2000年10月9日(月) 中日新聞

市民がデータ集め来春から全国調査
身近な海辺のダイオキシン汚染

 海は安全か−。ダイオキシン類による海岸部の汚染にスポットを当てた市民参加型の海洋汚染調査が来春、環境問題を多角的にとらえるシンクタンク「環境総合研究所」(東京都品川区)の音頭でスタートする。ほぼ全国に生息するムラサキイガイを対象に、地域別汚染状況を明らかにする。サーファーと研究者が共同調査を行う初の大規模な試みで、神奈川県内でダイオキシンがたれ流された「藤沢ダイオキシン問題」に揺れた湘南を舞台に十月一日、試験調査が実施された。(生活部・山本哲正)

■ほろ苦い冗談

 ウェットスーツに身を包んだ二人が、藤沢市引地川の河口で堤防に張り付いた。海を愛するサーファーたちの全国組織「サーフライダー・ファウンデーション・ジャパン(SFJ)」事務局長の上田真寿夫さん(三八)と「海と自然と砂浜を守る会」の塩阪源一郎さん(三七)。サーフィンを楽しむ若者たちを背に、ムラサキイガイの採取に追われた。

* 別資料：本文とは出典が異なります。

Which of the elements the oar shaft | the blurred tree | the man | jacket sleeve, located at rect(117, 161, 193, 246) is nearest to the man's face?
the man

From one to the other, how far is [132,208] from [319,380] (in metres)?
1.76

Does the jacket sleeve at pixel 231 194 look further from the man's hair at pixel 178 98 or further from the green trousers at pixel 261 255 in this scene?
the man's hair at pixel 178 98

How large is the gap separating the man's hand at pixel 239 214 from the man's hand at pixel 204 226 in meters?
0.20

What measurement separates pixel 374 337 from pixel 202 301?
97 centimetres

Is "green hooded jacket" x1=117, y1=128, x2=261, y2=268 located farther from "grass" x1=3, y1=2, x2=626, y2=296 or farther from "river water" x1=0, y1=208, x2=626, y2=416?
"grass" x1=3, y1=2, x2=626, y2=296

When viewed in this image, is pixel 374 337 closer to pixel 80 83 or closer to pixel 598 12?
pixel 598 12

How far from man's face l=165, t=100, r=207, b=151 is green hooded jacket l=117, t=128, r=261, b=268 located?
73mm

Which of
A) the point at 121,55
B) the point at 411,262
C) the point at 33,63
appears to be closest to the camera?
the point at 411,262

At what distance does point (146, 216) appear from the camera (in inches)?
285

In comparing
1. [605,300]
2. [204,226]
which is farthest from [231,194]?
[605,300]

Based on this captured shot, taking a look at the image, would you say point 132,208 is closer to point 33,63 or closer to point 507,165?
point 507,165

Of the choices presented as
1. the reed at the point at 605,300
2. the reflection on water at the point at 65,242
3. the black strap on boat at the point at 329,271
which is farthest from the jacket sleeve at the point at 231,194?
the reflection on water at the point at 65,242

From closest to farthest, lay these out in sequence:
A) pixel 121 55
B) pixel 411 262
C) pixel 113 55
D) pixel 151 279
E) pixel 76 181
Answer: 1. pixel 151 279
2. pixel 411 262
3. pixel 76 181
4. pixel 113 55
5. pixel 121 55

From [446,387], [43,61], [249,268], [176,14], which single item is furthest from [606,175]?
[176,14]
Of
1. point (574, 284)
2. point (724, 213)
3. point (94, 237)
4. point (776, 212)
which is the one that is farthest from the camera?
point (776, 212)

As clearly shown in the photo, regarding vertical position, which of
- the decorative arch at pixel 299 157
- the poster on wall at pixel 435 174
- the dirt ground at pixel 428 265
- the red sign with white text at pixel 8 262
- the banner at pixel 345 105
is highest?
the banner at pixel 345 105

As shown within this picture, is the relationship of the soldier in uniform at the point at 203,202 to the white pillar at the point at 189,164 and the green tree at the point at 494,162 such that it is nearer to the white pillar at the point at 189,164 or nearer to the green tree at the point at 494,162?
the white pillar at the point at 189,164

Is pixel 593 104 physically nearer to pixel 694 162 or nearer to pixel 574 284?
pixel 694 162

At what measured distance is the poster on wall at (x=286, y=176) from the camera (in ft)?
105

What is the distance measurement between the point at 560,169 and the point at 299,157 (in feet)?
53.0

 貝は堤防にガッチリくっついている。金属製のヘラではがそうとする間に、何度も波が打ちつけた。しぶきをかぶった塩坂さんは「あーダイオキシンの海だ」と冗談めかす。サーフィン、観光で多くの人の訪れを待つ地元住民としてはほろ苦い冗談だ。

 作業を見守り、陸部で貝を受ける環境総合研究所の青山貞一所長(五三)、提案者の同研究所、池田こみちさん(五一)、地元サーファーら約十人に交じり、「伝説のサーファー」日本サーフィン連盟相談役坂田道さん(六三)の姿もあった。

 坂田さんが「海の環境問題だ。お手伝いしたい。」と話すと、上田さんがこう補足した。「自分たちが入り、飲むことだってある海のこと。汚染には関心が高い。サーファーが水質を調査するのは、世界の潮流だ」

試験調査の作業に集中する参加者、
ダイオキシン類の分析には、
ムラサキイガイのむき身が200グラム必要とされる
=神奈川県藤沢市の引地川河口で

(上は新聞掲載写真ではなく環境総合研究所撮影)

サーファー団体も協力

■地域間で比較

 研究所は大気のダイオキシン類汚染についてクロマツを指標にした全国調査を、昨年度から生協など市民と共に進めてきている。いわば、その海版だ。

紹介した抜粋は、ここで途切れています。